Texte proposé:
# # # #

Les négociations ordinaires sont des « micro-situations » dont les enjeux sont faibles, ce qui les rend difficilement identifiables par les acteurs. Mais elles surviennent quotidiennement (ibid.).

La transformation collective des règles apparaît de façon plus évidente dans les processus de négociation paritaire ou dans la négociation d’un contrat que dans l’élaboration d’un emploi du temps ou dans la définition des critères de qualité de la production. Mais la réélaboration des objectifs et des ressources passe bien par ces différentes formes de négociations.

# # # #

Matériel fourni:
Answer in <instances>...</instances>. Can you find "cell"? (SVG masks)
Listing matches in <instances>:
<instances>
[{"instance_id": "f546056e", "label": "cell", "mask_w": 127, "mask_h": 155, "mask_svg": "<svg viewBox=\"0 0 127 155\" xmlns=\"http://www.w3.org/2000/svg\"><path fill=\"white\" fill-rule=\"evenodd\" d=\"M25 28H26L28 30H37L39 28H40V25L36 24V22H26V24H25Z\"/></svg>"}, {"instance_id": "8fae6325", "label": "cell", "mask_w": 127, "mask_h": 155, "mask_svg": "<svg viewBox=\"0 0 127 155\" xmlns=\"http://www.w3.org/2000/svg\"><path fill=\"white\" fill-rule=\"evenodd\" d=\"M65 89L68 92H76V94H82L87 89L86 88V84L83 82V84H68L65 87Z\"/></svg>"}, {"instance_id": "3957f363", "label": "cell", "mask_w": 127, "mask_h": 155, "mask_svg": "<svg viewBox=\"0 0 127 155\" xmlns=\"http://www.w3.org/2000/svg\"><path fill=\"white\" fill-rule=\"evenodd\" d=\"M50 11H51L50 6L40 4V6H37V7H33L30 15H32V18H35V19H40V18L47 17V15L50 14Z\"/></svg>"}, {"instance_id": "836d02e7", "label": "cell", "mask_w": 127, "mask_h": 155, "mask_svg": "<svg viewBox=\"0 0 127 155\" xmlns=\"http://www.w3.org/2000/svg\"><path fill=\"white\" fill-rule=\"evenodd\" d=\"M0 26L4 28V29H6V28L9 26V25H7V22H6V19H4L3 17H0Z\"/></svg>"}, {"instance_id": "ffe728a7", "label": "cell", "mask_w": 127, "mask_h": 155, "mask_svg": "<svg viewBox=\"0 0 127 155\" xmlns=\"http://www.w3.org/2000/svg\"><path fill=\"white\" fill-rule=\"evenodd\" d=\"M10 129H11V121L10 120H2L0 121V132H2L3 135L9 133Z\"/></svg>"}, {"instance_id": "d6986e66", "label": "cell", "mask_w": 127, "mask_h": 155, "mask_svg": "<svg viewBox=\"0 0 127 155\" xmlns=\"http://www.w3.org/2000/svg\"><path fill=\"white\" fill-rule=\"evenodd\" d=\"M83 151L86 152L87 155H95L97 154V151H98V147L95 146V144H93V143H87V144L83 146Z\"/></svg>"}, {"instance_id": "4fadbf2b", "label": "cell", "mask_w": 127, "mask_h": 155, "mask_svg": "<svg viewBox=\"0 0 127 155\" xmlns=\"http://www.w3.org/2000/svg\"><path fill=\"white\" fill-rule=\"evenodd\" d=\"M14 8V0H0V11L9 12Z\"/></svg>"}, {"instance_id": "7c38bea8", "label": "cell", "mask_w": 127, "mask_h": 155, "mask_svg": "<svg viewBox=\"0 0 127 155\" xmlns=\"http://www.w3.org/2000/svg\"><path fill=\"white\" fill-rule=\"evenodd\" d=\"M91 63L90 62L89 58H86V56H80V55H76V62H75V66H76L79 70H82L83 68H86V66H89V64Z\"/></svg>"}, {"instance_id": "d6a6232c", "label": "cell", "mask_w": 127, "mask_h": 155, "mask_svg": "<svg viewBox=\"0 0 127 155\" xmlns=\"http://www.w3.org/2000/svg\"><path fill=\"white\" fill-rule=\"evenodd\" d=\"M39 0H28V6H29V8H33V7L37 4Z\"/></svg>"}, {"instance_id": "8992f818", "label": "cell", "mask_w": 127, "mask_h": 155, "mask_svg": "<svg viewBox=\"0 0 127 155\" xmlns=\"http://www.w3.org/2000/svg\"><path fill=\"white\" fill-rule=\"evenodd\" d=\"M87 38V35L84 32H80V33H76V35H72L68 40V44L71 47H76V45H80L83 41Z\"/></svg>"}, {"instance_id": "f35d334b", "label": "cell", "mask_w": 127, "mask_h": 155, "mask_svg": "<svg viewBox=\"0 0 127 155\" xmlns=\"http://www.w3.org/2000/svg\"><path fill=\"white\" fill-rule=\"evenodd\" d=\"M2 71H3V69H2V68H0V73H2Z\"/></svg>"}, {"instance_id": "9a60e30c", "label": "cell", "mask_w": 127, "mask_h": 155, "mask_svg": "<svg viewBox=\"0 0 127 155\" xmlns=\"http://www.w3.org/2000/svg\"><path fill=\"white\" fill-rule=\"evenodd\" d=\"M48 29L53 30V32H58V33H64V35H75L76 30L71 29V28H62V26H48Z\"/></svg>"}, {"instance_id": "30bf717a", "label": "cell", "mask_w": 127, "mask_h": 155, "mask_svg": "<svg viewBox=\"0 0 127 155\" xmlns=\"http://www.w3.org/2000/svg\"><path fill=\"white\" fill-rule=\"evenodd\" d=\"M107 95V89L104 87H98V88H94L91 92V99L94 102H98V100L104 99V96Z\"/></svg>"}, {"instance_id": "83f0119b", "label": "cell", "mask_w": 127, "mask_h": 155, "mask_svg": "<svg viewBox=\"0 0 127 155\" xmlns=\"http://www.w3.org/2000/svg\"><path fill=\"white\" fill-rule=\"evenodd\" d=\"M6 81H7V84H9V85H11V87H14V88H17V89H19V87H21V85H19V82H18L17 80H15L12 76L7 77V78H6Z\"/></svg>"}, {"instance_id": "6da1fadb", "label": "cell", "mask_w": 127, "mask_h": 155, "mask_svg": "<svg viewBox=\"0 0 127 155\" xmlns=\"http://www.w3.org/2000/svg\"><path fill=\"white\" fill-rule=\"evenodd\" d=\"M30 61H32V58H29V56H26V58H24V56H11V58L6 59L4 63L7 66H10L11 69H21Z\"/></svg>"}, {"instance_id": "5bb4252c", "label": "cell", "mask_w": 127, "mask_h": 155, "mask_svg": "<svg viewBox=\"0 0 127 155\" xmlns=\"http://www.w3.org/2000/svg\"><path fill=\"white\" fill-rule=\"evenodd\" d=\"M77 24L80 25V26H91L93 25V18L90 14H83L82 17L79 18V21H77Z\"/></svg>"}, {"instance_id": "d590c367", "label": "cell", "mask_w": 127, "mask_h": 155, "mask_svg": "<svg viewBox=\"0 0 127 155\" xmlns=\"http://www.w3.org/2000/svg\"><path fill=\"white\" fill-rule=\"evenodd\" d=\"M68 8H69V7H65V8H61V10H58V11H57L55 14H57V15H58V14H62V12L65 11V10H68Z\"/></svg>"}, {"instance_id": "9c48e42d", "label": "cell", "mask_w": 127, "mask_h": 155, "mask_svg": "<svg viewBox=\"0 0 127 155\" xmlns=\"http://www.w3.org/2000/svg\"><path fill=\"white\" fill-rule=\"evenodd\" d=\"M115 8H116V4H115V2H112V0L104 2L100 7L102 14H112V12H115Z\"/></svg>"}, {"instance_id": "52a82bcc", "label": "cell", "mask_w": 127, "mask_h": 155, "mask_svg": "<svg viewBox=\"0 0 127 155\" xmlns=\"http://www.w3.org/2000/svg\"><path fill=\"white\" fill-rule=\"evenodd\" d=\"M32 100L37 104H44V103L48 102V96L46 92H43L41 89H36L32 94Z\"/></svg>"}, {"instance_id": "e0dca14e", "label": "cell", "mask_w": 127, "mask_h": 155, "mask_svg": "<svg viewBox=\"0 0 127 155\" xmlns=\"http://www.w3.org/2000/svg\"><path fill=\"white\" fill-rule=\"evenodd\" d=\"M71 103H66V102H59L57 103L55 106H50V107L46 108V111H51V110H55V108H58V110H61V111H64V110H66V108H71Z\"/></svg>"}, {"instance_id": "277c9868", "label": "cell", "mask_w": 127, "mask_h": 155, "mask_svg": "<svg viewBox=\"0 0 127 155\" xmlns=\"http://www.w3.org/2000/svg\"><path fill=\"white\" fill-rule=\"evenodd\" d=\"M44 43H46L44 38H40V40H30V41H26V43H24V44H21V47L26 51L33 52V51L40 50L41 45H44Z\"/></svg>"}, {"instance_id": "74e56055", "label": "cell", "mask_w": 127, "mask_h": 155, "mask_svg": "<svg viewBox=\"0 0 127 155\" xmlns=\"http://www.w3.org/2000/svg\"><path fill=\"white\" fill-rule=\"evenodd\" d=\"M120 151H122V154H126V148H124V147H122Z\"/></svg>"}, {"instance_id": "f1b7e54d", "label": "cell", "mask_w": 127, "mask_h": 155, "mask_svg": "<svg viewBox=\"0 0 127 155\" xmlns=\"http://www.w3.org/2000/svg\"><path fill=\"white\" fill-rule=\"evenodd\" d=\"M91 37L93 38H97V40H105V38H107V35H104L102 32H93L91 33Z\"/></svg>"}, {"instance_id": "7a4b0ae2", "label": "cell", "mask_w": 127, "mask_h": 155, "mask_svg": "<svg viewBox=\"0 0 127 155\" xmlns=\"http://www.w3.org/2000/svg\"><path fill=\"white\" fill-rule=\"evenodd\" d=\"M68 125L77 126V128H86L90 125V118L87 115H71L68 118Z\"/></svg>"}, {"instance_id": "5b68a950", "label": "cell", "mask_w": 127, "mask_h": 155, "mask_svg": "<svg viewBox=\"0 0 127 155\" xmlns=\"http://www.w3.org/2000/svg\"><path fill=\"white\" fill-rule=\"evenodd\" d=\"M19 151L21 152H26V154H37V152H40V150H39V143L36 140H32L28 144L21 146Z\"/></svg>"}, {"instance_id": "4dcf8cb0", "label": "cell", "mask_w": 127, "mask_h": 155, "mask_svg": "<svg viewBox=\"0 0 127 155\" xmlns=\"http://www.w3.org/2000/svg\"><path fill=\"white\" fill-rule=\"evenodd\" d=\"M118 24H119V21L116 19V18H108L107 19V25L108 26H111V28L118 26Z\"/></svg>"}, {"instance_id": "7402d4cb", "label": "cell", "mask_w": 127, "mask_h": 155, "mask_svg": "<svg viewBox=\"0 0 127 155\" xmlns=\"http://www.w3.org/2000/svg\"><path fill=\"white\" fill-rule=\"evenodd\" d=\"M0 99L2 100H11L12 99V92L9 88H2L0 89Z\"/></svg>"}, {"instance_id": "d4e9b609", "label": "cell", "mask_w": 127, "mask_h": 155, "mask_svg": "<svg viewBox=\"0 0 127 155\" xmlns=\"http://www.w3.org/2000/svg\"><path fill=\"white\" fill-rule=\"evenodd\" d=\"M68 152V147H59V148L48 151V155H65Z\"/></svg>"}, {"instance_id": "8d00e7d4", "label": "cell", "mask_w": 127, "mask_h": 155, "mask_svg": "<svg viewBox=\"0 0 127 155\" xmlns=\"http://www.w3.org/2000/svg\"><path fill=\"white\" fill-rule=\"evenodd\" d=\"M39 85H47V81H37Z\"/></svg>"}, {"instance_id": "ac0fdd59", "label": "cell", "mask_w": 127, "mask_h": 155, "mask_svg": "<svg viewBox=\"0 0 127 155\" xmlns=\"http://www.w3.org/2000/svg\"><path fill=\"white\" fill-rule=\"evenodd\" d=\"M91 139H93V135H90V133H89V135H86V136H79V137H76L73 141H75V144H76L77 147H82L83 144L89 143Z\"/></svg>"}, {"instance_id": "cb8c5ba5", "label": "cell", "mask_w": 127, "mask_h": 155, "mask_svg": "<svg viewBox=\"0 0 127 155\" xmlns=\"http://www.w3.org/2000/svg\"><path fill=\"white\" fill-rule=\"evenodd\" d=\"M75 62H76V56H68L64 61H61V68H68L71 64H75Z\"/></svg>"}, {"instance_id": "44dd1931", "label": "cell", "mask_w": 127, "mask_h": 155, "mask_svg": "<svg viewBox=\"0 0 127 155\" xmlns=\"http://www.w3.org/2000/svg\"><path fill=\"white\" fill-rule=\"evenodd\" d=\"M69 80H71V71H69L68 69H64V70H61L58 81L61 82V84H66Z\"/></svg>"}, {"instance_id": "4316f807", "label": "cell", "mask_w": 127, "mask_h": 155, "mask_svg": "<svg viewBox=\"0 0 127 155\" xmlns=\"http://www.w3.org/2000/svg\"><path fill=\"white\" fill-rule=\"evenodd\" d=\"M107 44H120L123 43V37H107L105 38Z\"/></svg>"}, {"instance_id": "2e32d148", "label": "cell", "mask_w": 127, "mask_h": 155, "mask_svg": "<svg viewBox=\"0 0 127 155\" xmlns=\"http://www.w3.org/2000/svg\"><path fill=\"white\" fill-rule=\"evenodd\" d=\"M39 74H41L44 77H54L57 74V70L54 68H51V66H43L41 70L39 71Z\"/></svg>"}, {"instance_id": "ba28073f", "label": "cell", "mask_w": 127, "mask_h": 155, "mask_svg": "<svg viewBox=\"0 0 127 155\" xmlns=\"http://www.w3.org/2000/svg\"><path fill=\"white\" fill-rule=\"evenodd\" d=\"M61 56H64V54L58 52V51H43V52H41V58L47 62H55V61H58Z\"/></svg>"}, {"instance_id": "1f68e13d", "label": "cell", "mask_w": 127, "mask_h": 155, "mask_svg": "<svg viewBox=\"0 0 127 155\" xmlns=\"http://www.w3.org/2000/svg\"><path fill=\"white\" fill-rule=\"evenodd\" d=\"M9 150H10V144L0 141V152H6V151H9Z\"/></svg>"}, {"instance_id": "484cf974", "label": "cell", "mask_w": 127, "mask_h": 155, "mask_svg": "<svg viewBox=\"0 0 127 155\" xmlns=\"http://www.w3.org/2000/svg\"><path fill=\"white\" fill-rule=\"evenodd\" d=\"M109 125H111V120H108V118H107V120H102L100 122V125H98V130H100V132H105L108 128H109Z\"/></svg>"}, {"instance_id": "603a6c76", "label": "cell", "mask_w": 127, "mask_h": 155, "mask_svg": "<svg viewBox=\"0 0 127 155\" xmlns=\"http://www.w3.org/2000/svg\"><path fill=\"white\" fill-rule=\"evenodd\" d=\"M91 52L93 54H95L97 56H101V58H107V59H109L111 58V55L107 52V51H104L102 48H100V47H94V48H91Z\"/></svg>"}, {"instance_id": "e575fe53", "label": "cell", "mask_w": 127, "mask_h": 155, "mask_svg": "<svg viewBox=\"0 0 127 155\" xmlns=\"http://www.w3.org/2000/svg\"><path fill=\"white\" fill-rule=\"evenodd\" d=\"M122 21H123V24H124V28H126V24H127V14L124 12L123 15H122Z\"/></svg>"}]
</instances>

# # # #

Travail demandé:
1 > Selon le texte sur les négociations, qu'est-ce qui rend les négociations ordinaires difficilement identifiables par les acteurs ?
2 > Poursuivez le texte sur les négociations après sa dernière phrase.
Ce matériel provient d'une autre source.

Réponses par consigne:
1 > Leurs enjeux sont faibles.

2 >
Un travail de communication

Les managers consacrent beaucoup de temps à communiquer, c’est-à-dire à collecter, à traiter et à diffuser des informations (Mintzberg, 2004 [1989], 2013). Une partie de ces communications sont écrites, sous de nombreuses formes possibles (voir 2.4.2, p. 50). Mais pour Mintzberg, ces communications sont essentiellement verbales. D’après lui, ce mode de communication est favorisé par les managers, car il leur permet « de “lire” les expressions du visage, le ton de la voix et les gestes » et car il leur offre la possibilité d’échanger des informations « en temps réel » (2004 [1989], p. 98).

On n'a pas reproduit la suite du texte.